Can DHHS release my information without my consent?
In most cases, no, DHHS cannot release your PHI without your consent. However, HIPAA does allow for covered entities to release your information without your consent for treatment, payment, and health care operations purposes, and in the case of a medical emergency.
Can I access my information kept by DHHS?
Yes! You can access your PHI at any time for any reason by submitting a written request to the Privacy Officer. You may also authorize DHHS to disclose your information to a third party, such as a lawyer or family member. See the forms listed under HIPAA Forms and Publications to access the request form.

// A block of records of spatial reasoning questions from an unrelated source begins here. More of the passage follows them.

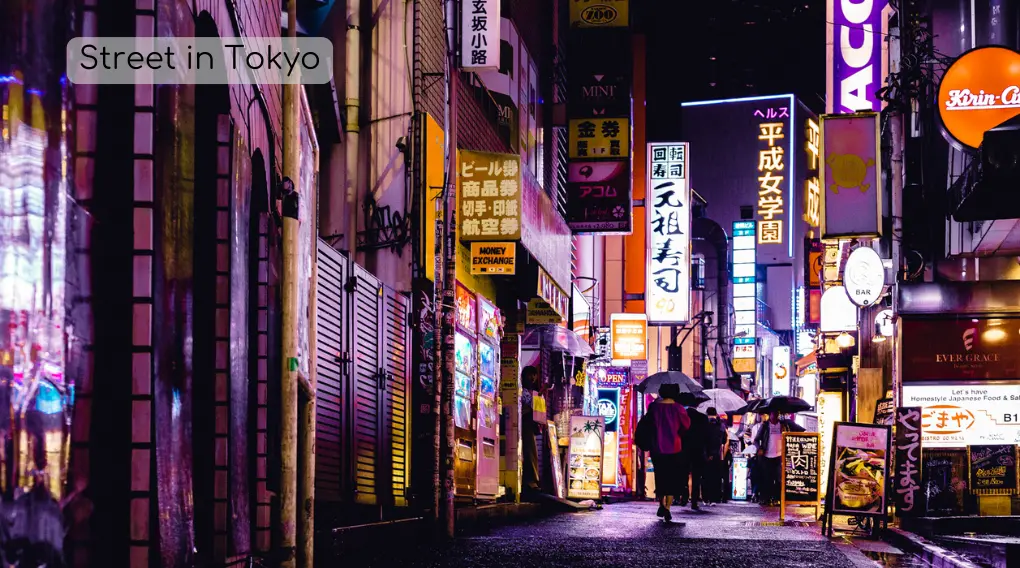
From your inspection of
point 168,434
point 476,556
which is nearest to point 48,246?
point 168,434

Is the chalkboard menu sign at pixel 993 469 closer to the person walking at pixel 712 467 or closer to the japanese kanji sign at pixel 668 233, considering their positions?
the person walking at pixel 712 467

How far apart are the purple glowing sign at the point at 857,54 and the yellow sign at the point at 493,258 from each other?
1112 centimetres

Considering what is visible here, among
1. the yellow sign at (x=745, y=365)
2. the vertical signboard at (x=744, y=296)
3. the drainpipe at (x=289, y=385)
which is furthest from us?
the yellow sign at (x=745, y=365)

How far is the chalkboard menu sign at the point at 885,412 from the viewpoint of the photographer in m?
17.2

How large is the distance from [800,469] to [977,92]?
571 centimetres

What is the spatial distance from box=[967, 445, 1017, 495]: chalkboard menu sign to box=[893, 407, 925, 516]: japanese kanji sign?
0.99 m

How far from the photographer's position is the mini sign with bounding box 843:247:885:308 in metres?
21.9

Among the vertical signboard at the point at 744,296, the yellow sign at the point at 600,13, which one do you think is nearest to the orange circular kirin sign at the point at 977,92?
the yellow sign at the point at 600,13

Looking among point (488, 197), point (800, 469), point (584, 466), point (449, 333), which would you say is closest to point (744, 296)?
point (584, 466)

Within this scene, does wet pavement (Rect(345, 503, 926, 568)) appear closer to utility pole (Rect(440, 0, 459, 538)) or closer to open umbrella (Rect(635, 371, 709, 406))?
utility pole (Rect(440, 0, 459, 538))

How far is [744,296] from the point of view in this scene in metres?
54.3

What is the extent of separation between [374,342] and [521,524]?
13.8ft

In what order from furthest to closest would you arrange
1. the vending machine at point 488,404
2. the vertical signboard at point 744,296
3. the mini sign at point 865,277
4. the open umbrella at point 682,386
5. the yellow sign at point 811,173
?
1. the yellow sign at point 811,173
2. the vertical signboard at point 744,296
3. the open umbrella at point 682,386
4. the mini sign at point 865,277
5. the vending machine at point 488,404

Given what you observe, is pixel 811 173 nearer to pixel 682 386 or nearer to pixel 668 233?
pixel 668 233
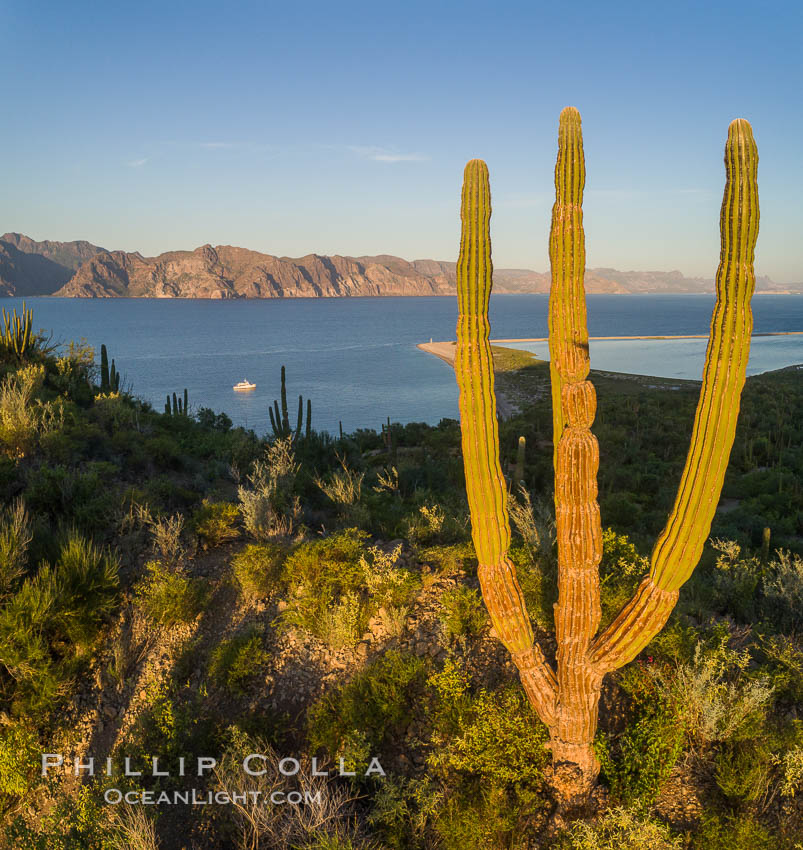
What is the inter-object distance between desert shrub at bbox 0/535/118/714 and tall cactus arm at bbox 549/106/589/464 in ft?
18.0

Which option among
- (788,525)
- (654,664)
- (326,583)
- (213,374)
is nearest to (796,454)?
(788,525)

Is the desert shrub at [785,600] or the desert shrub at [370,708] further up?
the desert shrub at [785,600]

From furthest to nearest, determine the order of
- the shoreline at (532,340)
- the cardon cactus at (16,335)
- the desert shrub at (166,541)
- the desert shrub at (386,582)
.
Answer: the shoreline at (532,340), the cardon cactus at (16,335), the desert shrub at (166,541), the desert shrub at (386,582)

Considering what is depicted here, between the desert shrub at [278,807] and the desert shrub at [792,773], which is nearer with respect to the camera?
the desert shrub at [278,807]

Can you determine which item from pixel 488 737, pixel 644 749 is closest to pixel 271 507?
pixel 488 737

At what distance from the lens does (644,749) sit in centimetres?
452

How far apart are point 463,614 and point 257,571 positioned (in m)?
2.79

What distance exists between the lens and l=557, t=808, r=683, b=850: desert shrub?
3.81 meters

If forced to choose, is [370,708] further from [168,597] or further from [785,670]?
[785,670]

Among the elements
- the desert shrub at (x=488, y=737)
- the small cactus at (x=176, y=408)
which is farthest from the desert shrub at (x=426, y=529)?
the small cactus at (x=176, y=408)

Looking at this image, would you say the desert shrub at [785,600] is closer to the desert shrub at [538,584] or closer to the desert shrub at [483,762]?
the desert shrub at [538,584]

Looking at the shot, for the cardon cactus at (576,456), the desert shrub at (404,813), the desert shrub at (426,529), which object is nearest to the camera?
the cardon cactus at (576,456)

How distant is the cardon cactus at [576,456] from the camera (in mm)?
3871

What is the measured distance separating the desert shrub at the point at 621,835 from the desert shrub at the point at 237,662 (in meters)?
3.37
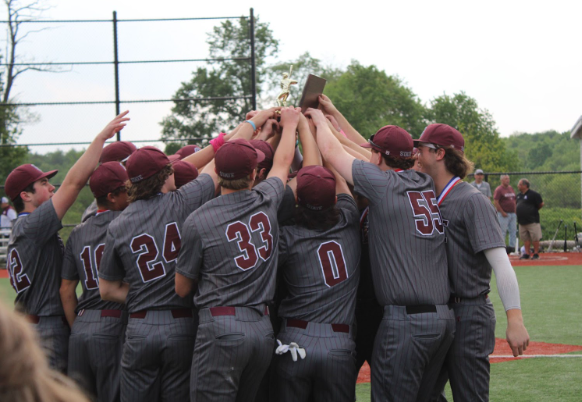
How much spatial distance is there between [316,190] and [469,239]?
1021mm

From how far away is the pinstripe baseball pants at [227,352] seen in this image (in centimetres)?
324

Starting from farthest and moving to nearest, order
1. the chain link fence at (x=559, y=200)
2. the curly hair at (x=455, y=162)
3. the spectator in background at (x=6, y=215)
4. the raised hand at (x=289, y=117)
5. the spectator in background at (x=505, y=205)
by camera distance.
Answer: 1. the chain link fence at (x=559, y=200)
2. the spectator in background at (x=6, y=215)
3. the spectator in background at (x=505, y=205)
4. the raised hand at (x=289, y=117)
5. the curly hair at (x=455, y=162)

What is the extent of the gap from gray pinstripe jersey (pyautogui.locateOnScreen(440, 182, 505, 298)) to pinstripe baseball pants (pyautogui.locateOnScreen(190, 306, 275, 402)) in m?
1.29

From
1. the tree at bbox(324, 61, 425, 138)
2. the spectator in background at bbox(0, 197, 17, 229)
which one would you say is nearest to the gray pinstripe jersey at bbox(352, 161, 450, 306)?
the spectator in background at bbox(0, 197, 17, 229)

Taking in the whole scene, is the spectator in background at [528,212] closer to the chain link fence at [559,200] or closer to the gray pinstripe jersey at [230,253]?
the chain link fence at [559,200]

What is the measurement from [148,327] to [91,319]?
2.26ft

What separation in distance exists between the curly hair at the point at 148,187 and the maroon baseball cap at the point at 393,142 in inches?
54.8

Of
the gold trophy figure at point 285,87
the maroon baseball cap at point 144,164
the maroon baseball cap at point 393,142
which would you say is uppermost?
the gold trophy figure at point 285,87

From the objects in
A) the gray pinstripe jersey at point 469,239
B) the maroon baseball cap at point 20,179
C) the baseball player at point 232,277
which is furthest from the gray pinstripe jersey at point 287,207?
the maroon baseball cap at point 20,179

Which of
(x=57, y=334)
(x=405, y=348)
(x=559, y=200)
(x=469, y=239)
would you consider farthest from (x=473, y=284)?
(x=559, y=200)

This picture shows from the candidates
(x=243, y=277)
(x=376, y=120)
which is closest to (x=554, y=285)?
(x=243, y=277)

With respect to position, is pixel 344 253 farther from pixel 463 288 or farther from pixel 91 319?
pixel 91 319

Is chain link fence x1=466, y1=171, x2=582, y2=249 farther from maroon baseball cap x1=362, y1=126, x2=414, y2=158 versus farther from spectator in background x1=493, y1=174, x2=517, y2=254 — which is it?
maroon baseball cap x1=362, y1=126, x2=414, y2=158

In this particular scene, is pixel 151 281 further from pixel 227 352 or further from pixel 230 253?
pixel 227 352
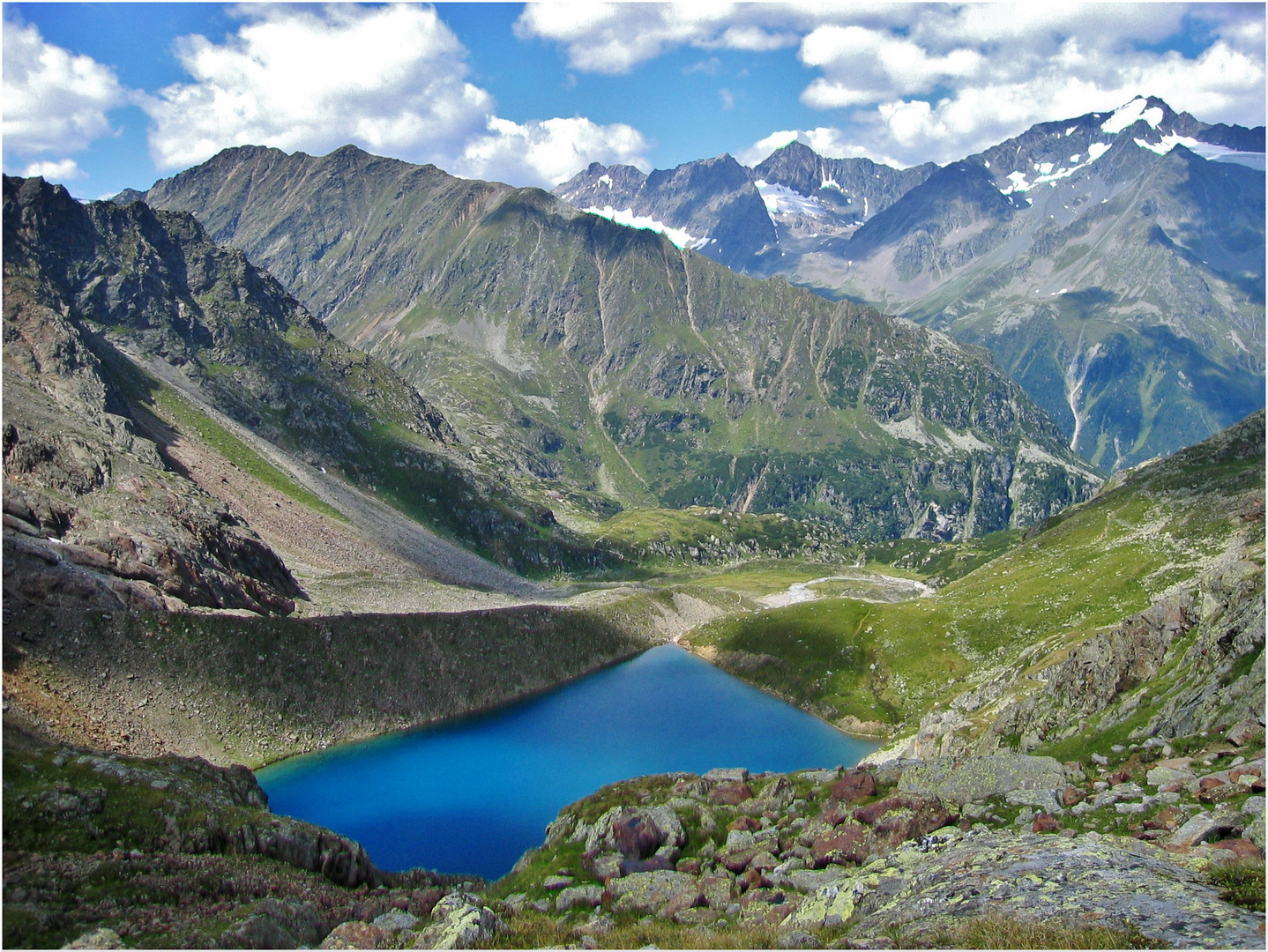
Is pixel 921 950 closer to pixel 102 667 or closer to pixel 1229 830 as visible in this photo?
pixel 1229 830

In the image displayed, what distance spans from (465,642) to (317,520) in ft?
186

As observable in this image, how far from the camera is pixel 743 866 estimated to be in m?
30.1

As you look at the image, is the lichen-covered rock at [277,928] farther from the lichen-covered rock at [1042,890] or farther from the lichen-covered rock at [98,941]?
the lichen-covered rock at [1042,890]

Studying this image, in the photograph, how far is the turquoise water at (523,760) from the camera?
221 feet

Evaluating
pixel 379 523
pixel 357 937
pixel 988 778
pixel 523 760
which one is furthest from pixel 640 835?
pixel 379 523

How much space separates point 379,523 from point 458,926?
157178 millimetres

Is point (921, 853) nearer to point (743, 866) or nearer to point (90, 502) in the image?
point (743, 866)

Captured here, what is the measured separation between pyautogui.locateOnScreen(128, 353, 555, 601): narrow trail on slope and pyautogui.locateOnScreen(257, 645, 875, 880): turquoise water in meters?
54.1

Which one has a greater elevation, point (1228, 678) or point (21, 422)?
point (21, 422)

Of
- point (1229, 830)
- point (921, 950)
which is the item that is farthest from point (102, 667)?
point (1229, 830)

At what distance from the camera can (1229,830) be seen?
21031 millimetres

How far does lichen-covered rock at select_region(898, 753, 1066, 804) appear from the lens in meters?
29.4

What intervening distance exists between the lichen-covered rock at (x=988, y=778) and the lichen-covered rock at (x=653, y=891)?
994cm

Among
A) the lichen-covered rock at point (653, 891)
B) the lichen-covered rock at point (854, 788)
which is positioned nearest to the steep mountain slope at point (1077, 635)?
the lichen-covered rock at point (854, 788)
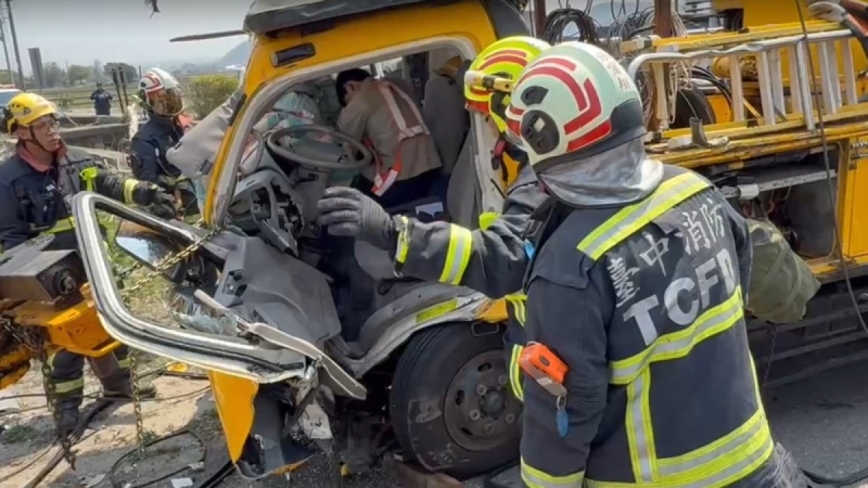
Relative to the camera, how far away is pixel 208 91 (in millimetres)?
20344

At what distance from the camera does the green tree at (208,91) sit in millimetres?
19547

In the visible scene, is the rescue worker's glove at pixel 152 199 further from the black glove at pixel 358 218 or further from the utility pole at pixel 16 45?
the utility pole at pixel 16 45

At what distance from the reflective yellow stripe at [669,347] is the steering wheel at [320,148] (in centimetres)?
219

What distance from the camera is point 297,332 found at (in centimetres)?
338

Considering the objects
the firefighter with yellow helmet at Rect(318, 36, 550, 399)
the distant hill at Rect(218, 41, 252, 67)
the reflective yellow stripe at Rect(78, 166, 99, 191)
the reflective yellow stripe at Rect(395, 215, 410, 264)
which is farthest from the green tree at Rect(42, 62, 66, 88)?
the reflective yellow stripe at Rect(395, 215, 410, 264)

What if I believe my HIPAA rights have been violated by my doctor, hospital, or mental health facility?
HIPAA is a federal law; as such, NH DHHS does not have authority over the privacy practices of non-DHHS owned or funded facilities. If you feel your HIPAA rights have been violated, you may submit a complaint to the Office of Civil Rights.
What if I believe my HIPAA rights have been violated by DHHS?
If you believe your HIPAA rights have been violated by a DHHS program or facility, you may submit a complaint to the DHHS Privacy Officer by phone, letter, or email.
While the Privacy Officer can receive and respond to privacy-related complaints about a DHHS program or facility, they do not have authority over hospitals or other private healthcare facilities and professionals. Non-DHHS entities are overseen by the Office of Civil Rights (OCR) within the U.S. Department of Health & Human Services.